Toronto International Film Festival
- Festival poster
- Opening film: Demolition
- Closing film: Mr. Right
- Location: Toronto, Ontario, Canada
- Founded: 1976
- Awards: Room (People's Choice Award)
- Festival date: 10–20 September 2015
- Website: web.archive.org/web/20150905123249/http://tiff.net/festivals/festival15

TIFF chronology
- 2016 2014

= 2015 Toronto International Film Festival =

Annual Canadian film festival

The 40th annual Toronto International Film Festival was held from 10 to 20 September 2015. On 28 July 2015 the first wave of films to be screened at the Festival was announced. Jean-Marc Vallée's Demolition starring Jake Gyllenhaal and Naomi Watts was the opening night film; Mr. Right by Paco Cabezas was the closing night film.

The year's edition included two new sections called Platform and Primetime. At Platform, twelve films will be screened in front of a jury, with the best film of the program winning the C$25,000 Platform Prize. Film directors Claire Denis, Jia Zhangke, and Agnieszka Holland were selected as the jurors for this section. At Primetime, six high-quality television programs will be presented at public screenings with Question and Answer sessions with show creators. The lineups for the TIFF Docs, Vanguard, Midnight Madness, and Masters sections were announced on 11 August 2015. More than 100 films were added to the festival's programme on 18 August. The new program titled In Conversation replaced the Maverick section.

The Festival reported that TIFF 2015 had a record high industry attendance, with 5,450 delegates from 80 countries, a 7% increase over 2014.

==Awards==
The festival's final awards were announced on 20 September.

_Raw data:_
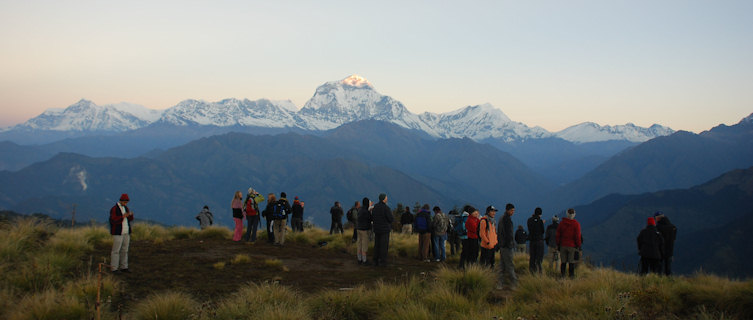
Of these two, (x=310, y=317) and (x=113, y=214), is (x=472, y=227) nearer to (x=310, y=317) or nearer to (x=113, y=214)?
(x=310, y=317)

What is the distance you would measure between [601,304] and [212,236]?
14.9m

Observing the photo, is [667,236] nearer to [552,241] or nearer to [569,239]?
[552,241]

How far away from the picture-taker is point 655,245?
13.5 m

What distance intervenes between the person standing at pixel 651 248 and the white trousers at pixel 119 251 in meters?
13.1

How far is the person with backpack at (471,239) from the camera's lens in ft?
43.5

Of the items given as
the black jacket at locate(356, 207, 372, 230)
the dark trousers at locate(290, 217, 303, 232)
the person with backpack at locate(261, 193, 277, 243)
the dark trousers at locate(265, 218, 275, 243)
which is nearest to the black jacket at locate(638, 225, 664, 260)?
the black jacket at locate(356, 207, 372, 230)

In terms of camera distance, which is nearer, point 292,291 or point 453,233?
point 292,291

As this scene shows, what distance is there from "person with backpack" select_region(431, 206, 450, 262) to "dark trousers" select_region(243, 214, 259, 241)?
21.0ft

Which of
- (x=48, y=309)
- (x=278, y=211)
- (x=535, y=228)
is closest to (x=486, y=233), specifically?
(x=535, y=228)

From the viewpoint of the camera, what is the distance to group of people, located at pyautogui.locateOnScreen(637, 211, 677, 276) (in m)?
13.5

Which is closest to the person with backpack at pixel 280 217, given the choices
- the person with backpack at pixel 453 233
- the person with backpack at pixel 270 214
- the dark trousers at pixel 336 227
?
the person with backpack at pixel 270 214

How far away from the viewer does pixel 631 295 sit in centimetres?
904

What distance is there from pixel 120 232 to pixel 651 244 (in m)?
13.5

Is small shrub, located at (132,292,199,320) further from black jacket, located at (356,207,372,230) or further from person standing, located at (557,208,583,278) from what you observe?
person standing, located at (557,208,583,278)
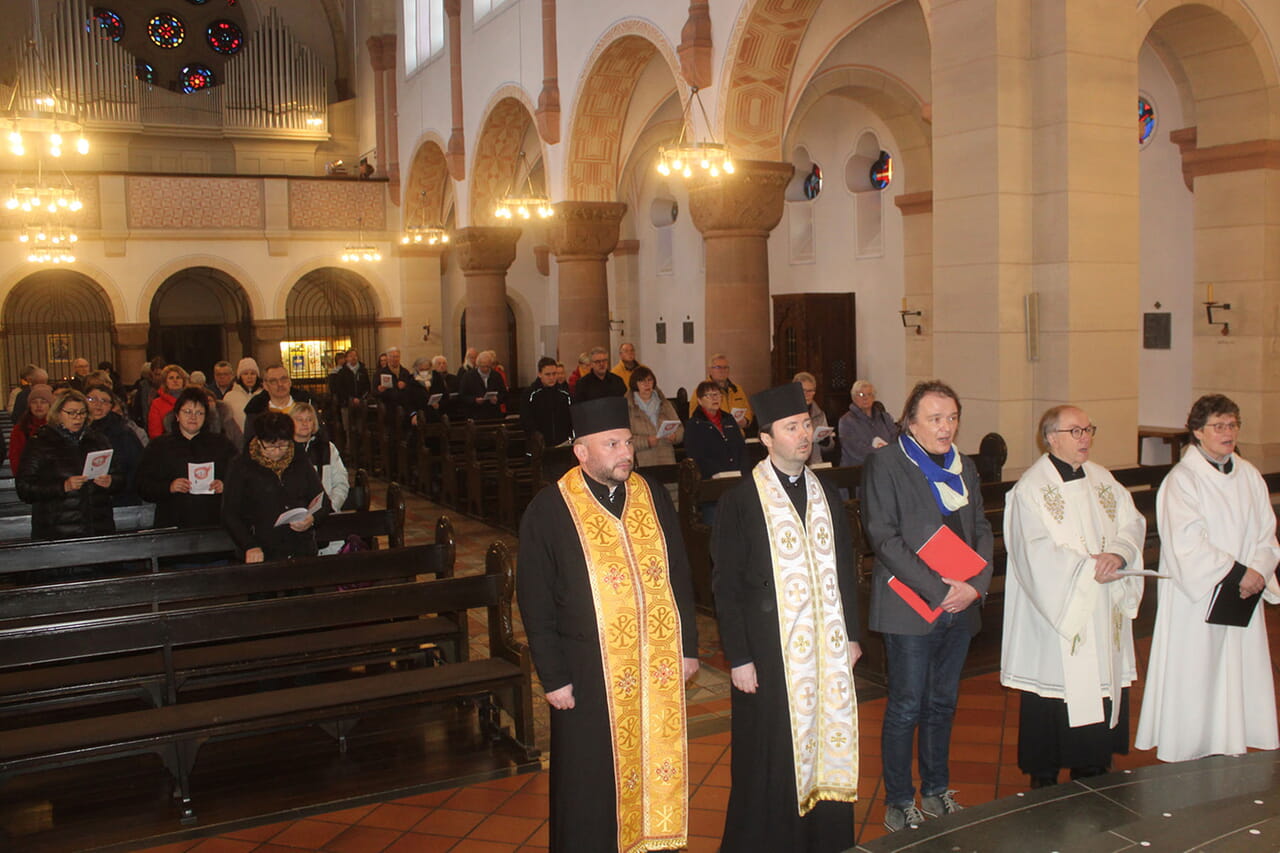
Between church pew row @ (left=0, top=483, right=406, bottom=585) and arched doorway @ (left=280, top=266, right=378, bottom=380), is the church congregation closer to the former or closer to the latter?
church pew row @ (left=0, top=483, right=406, bottom=585)

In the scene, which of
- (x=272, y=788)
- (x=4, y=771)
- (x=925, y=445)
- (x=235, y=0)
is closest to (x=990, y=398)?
(x=925, y=445)

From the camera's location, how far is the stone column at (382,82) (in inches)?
893

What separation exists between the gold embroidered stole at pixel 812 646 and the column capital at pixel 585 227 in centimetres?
1177

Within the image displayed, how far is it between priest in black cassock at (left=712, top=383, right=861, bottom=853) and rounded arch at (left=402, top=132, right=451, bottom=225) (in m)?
18.6

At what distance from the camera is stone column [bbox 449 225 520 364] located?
1884cm

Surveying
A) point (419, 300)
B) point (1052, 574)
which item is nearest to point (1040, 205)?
point (1052, 574)

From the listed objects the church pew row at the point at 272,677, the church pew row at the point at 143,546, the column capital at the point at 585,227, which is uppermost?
the column capital at the point at 585,227

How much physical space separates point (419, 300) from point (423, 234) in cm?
209

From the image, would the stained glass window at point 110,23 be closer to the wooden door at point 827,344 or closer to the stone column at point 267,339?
the stone column at point 267,339

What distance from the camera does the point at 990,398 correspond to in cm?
761

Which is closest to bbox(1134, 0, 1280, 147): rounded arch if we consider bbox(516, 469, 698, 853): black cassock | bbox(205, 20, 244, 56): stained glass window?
bbox(516, 469, 698, 853): black cassock

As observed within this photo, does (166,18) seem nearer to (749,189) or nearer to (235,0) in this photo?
(235,0)

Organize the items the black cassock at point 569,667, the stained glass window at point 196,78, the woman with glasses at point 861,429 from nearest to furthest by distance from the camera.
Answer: the black cassock at point 569,667, the woman with glasses at point 861,429, the stained glass window at point 196,78

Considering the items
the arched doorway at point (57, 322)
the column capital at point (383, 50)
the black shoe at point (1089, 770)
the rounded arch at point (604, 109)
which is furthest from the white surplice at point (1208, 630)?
the column capital at point (383, 50)
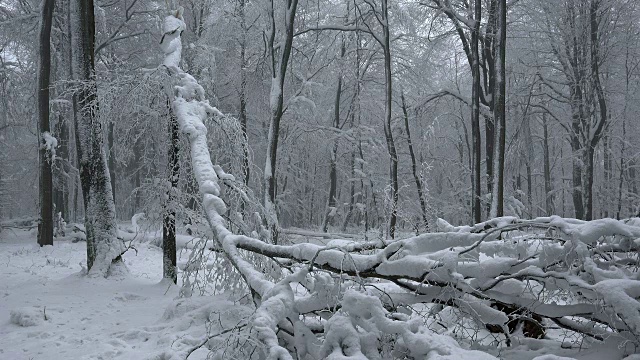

_Jobs:_
1. According to the festival article, how many delegates attended TIFF 2015, and from how many countries?
2. Copy out the part of the festival article that opens with the words containing "The 40th annual" and closes with "closing night film.", changing "first wave" to "initial wave".

_Answers for the exercise:_
1. 5,450 delegates from 80 countries

2.
The 40th annual Toronto International Film Festival was held from 10 to 20 September 2015. On 28 July 2015 the initial wave of films to be screened at the Festival was announced. Jean-Marc Vallée's Demolition starring Jake Gyllenhaal and Naomi Watts was the opening night film; Mr. Right by Paco Cabezas was the closing night film.